Dan Pallotta stirs nonprofit world with unique worldview in Uncharitable
August 1, 2011
The subtitle to Dan Pallotta’s book Uncharitable—How Restraints on Nonprofits Undermine Their Potential—encapsulates the premise of his fresh thinking about the nonprofit sector. The author spoke at an August Piper Academy about how we practice 400-year-old ideas of charity that are at odds with 21st Century realities.
Pallotta believes our society has swallowed whole a set of ideas dating back to the Puritans about doing good that actually ensures less success and prevents real progress for nonprofits. For example, we accept that employees in the nonprofit sector should make less money than their counterparts in the for-profit world, yet greater compensation for the value they produce could attract more gifted people to solve society’s intractable problems.
“Our logic has been sacrificed to ideology,” says Pallotta. “That which we have been taught is good in us—selflessness, the willingness to deprive ourselves—prevents us from doing real good in the world.
“That which we have been taught should upset our moral compass—profit, capitalism, the free market, the desire for personal material gain—is in fact the fuel that could power stunning change in the world. They could achieve superior outcomes.”
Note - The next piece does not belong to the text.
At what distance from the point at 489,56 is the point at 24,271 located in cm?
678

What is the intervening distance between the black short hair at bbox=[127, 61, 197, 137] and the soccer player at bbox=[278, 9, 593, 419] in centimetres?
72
He reserves equal critique for the philanthropic sector. He describes how organized philanthropy has grown from fortunes built by capitalists like Andrew Carnegie, a capitalist turned philanthropist. Yet Pallotta believes capitalism and philanthropy were and are typically never integrated—even by some of the new philanthropists who’ve made fortunes in new media.
As Pallotta says, “We can have an entirely new generation of philanthropists and still be left with seventeenth-century charity.” Flexible philanthropy, he believes, is giving money with fewer restrictions to allow nonprofits to build infrastructure; funding campaigns to change the donating public’s mind about giving; and investing in venture philanthropy, micro-finance and social enterprises.